WORDS BY WILLow DEFEBAUGH
A first look at Atmos, Volume 03: a journey along the axis of abundance and absence, proliferation and putrescence, life and death—and the places where these forces meet.
When we set out to create this new issue of Atmos, we knew that the subject was going to be “Flourish.” Perhaps somewhat selfishly, we wanted a breath of fresh air amid all of the complexities that the climate crisis has to offer. We intended to capture the unadulterated abundance of the Earth—a reminder of what it is that we are striving to protect. But if we are to understand nature as an embodiment of holism—a whole picture—how could we hope to capture her beauty without her bane? For what is nature if not a delicate balance of life and death, growth and decay, creation and destruction, Flourish and Collapse?
Interestingly enough, the story did not end there. We consider Atmos to be an ecosystem that is brought to life as much by its contributors (and readers like yourself) as it is by the team behind it. The stories we tell are a direct result of hours of ideation between individuals around the world. Even after we committed to both Flourish and Collapse as the theme of the issue, we still found ourselves trying to steer our contributors in the direction of the former rather than the latter. Meanwhile, it felt like everyone was only interested in capturing Collapse. Why?
Humankind has always attempted to make sense of the world through stories. Whether by mythology, the media, or the mundane act of talking to a friend, we use words, images, and symbols to grasp for wisdom about the world in which we live. This is perhaps the source of our fascination with stories of destruction: They represent our attempt to integrate catastrophe. If we understand ourselves as an expression of nature, then we might say that we are trying to comprehend our own destruction as well our growth.
Integration is the process of making and recognizing something as being whole. What the stories in the issue tell is a truth that is in some senses more simple and more complex: that Flourish is Collapse, and the other way around. When we examine the timeline of mass extinctions throughout history, we see that life invariably begets death, making way for new life. We can understand them as opposite ends of a wheel that are always seeking one another, making that wheel turn—but they are by definition part of the same wheel.
In “The Amazon Is a Woman,” Eliane Brum paints a clear portrait of how the violence committed against the rainforest is no different than the violence committed against the indigenous peoples who are risking their lives to defend it—the story of the forest is their story. “Rebel Yell” tells the tale of another band of warriors—the members of Extinction Rebellion—who have taken the threat of annihilation and transformed it into a movement of hope. And at the heart of the issue rests our “Stewards of the Wild,” those incredible individuals and organizations who are fighting for conservation, whether in the field or the lab.

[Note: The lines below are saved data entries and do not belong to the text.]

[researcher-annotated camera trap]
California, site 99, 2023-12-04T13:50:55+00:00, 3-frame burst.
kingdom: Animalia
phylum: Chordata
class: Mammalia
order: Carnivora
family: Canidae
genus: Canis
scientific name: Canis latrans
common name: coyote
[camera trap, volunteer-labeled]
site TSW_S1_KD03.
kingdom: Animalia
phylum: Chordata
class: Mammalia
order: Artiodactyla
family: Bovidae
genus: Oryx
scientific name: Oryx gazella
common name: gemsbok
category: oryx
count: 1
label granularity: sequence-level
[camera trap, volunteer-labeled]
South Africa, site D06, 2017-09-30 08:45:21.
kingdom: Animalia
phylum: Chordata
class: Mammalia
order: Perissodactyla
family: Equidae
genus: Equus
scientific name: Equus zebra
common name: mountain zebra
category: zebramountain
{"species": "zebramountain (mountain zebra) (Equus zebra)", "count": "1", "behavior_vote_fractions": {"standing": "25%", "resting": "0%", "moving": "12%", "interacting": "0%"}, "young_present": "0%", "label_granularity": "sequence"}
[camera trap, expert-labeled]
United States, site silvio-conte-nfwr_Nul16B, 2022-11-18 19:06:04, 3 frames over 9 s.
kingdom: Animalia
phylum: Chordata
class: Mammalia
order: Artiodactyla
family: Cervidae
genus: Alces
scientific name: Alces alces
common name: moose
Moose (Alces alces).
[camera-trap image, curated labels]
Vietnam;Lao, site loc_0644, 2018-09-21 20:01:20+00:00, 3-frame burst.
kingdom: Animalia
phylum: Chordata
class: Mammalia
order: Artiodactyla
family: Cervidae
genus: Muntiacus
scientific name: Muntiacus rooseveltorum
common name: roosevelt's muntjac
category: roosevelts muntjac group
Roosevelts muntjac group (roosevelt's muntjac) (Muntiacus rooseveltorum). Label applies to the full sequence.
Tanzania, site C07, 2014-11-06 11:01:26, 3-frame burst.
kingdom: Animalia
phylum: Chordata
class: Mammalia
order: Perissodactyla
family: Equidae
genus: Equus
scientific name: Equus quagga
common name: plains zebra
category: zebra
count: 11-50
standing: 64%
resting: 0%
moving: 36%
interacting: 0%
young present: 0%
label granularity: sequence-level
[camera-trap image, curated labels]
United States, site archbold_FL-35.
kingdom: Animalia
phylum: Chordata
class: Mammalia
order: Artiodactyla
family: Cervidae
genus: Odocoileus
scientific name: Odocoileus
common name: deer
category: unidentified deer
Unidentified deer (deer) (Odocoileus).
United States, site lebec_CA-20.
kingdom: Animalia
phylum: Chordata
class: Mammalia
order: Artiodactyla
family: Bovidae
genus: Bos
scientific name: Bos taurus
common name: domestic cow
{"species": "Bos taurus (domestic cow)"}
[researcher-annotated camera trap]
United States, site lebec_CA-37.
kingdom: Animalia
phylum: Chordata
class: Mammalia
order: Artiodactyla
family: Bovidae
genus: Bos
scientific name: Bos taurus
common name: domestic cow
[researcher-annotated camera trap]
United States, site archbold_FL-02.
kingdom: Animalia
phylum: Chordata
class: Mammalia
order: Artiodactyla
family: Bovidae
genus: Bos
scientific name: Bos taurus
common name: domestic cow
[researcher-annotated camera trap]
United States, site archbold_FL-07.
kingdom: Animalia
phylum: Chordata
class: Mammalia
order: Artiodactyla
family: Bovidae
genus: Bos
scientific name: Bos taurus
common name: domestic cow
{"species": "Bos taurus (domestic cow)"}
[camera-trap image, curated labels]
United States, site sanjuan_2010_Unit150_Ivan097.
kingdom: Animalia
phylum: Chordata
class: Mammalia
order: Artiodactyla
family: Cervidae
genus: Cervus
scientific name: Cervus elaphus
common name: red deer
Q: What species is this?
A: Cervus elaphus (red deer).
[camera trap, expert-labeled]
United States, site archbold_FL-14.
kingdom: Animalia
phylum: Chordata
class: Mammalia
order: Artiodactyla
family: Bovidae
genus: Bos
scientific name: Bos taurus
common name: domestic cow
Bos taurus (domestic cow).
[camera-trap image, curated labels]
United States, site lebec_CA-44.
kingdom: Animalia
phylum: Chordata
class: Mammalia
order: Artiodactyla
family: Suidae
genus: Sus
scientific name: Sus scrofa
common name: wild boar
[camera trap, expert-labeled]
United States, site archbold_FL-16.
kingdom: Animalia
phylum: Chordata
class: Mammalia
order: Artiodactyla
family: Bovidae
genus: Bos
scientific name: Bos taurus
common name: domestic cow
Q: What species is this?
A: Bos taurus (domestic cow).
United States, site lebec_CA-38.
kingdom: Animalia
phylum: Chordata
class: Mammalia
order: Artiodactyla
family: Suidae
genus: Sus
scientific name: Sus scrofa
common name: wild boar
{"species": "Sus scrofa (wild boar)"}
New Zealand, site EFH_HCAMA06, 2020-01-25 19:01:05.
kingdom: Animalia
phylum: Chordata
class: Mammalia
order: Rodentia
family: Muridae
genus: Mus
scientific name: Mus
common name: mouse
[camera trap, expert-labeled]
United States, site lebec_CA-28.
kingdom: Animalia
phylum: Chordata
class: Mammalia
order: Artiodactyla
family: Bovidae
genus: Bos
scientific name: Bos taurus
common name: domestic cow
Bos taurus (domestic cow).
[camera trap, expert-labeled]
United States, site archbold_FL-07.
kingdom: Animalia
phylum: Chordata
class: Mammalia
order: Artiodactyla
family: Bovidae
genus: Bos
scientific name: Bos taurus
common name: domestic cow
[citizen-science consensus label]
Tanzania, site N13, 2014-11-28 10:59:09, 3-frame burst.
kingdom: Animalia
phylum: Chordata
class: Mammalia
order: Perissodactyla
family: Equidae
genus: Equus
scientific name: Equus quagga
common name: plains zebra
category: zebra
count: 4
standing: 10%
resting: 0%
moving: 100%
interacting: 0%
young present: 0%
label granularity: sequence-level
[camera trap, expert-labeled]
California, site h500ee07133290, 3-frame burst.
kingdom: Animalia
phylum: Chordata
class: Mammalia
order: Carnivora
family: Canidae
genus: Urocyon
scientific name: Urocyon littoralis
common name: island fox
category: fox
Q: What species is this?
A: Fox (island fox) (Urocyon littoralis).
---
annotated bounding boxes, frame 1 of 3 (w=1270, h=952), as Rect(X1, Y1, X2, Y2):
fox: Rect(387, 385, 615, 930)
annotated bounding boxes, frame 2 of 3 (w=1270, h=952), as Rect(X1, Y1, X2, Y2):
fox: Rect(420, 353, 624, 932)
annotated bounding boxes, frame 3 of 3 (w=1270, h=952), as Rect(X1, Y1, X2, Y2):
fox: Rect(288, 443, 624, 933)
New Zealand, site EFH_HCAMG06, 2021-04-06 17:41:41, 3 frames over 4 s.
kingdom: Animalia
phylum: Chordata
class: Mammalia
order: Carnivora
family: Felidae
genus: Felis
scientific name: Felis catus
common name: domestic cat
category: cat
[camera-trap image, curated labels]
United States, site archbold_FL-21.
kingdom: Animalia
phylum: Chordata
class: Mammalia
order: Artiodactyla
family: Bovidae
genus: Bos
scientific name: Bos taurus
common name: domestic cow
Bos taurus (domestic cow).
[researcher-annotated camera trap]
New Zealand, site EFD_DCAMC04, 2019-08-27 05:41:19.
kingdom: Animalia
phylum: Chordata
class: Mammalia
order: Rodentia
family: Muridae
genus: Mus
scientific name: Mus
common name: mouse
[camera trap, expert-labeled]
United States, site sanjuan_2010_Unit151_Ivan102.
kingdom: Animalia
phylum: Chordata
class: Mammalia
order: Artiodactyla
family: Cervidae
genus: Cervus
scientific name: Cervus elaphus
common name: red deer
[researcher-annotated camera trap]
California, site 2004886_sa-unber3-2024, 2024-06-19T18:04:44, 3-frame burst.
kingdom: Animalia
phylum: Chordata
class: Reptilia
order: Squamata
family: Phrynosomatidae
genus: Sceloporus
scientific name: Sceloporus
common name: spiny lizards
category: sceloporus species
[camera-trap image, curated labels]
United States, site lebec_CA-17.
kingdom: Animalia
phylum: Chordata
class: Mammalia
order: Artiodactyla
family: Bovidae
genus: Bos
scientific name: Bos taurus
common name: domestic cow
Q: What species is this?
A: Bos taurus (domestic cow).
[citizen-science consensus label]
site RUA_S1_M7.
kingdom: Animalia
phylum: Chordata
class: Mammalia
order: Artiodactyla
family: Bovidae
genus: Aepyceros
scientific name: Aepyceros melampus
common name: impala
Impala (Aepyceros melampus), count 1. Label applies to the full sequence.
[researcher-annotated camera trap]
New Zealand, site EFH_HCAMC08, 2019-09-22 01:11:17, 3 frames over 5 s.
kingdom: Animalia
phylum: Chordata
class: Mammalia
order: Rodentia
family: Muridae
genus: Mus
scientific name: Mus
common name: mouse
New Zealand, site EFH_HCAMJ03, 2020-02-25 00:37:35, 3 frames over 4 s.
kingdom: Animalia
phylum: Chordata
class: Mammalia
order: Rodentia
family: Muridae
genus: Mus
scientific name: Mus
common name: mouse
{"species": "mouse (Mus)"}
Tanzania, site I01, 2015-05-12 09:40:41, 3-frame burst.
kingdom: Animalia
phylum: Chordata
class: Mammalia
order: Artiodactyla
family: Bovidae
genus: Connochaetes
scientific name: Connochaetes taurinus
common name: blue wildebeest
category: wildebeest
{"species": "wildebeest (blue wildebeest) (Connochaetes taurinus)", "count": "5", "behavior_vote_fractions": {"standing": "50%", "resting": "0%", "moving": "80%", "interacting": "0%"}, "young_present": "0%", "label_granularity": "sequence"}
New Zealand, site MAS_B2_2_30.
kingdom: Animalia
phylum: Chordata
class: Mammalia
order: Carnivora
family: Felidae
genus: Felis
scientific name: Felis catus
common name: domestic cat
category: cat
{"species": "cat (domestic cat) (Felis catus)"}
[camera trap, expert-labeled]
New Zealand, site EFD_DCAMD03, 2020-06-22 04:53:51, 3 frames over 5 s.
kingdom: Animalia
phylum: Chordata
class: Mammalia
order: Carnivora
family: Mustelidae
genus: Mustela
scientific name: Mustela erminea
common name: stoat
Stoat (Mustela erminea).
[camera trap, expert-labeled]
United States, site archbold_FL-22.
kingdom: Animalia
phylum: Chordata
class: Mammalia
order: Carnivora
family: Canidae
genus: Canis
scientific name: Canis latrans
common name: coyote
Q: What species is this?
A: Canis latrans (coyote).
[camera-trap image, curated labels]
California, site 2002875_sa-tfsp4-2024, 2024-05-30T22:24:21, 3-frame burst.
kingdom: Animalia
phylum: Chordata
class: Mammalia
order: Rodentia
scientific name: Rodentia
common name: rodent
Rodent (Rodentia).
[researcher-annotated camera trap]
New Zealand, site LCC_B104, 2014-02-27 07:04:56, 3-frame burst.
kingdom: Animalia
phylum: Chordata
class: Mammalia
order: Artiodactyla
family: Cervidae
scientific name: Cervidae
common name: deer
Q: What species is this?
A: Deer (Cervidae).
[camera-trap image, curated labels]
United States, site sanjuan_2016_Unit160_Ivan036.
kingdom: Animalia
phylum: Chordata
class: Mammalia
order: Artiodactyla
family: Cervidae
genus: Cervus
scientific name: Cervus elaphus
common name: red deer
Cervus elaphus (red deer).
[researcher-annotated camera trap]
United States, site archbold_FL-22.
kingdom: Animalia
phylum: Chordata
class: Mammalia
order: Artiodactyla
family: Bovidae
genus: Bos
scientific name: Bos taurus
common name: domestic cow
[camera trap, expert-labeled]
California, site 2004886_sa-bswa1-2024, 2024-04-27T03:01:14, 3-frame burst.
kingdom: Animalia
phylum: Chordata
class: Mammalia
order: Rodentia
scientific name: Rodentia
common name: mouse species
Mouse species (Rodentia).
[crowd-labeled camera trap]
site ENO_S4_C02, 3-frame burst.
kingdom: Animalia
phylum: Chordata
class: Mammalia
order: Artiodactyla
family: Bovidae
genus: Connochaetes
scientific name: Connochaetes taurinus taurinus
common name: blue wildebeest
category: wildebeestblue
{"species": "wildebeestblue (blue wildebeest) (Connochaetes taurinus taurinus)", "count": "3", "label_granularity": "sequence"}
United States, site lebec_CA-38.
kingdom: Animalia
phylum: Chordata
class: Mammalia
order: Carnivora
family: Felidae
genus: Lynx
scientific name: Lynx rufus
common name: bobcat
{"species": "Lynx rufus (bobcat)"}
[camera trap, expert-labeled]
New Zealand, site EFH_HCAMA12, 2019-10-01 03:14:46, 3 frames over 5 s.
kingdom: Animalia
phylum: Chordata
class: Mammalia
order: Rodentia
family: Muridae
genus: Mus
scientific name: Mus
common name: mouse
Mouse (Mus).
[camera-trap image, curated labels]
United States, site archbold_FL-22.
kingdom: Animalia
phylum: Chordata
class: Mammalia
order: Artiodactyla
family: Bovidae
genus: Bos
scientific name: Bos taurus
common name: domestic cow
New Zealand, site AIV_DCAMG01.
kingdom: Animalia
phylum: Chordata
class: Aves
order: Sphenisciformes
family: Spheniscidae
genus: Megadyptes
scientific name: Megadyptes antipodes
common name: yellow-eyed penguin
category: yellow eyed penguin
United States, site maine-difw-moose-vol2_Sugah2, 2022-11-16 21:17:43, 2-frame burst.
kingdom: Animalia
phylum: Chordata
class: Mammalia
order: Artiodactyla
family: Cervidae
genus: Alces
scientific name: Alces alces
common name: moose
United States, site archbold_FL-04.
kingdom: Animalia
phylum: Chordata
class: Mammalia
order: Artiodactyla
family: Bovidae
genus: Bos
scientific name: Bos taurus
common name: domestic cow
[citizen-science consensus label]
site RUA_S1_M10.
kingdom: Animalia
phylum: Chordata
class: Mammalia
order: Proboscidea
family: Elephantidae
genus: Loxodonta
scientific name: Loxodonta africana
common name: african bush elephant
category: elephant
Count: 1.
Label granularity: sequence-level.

The remaining pages include a line of inquiry from Elizabeth L. Cline about the future of fashion (“Reaping and Sewing”), a poetic exploration of personal loss by the UK’s poet laureate Simon Armitage (“Hooked Up to the Morphine”), a lesson in space archaeology from the man who coined the term (“Is Anybody Out There?”), and life advice from a death expert (“Living Like a Death Doula”). In “Two Futures,” Paris Climate Agreement authors Christiana Figueres and Tom Rivett-Carnac present two potential outcomes for our future, as explored in their new book. Alongside these stories, nine artists offer their own visual interpretations of Flourish/Collapse around the world.
I wish I could offer simple answers for how to more easily integrate what is happening in our world, but I can’t. What I can tell you is this: If we are to be agents of change and balance, then we can’t anesthetize ourselves to any of it. We have to be brave and make space for the stories of Collapse as well as Flourish, as they have both been part of nature’s story since the beginning. Therefore, they are also our story, the one that we are authoring right now. And stories are the best hope we have. As Richard Powers once wrote, “The best arguments in the world won’t change a person’s mind. The only thing that can do that is a good story.”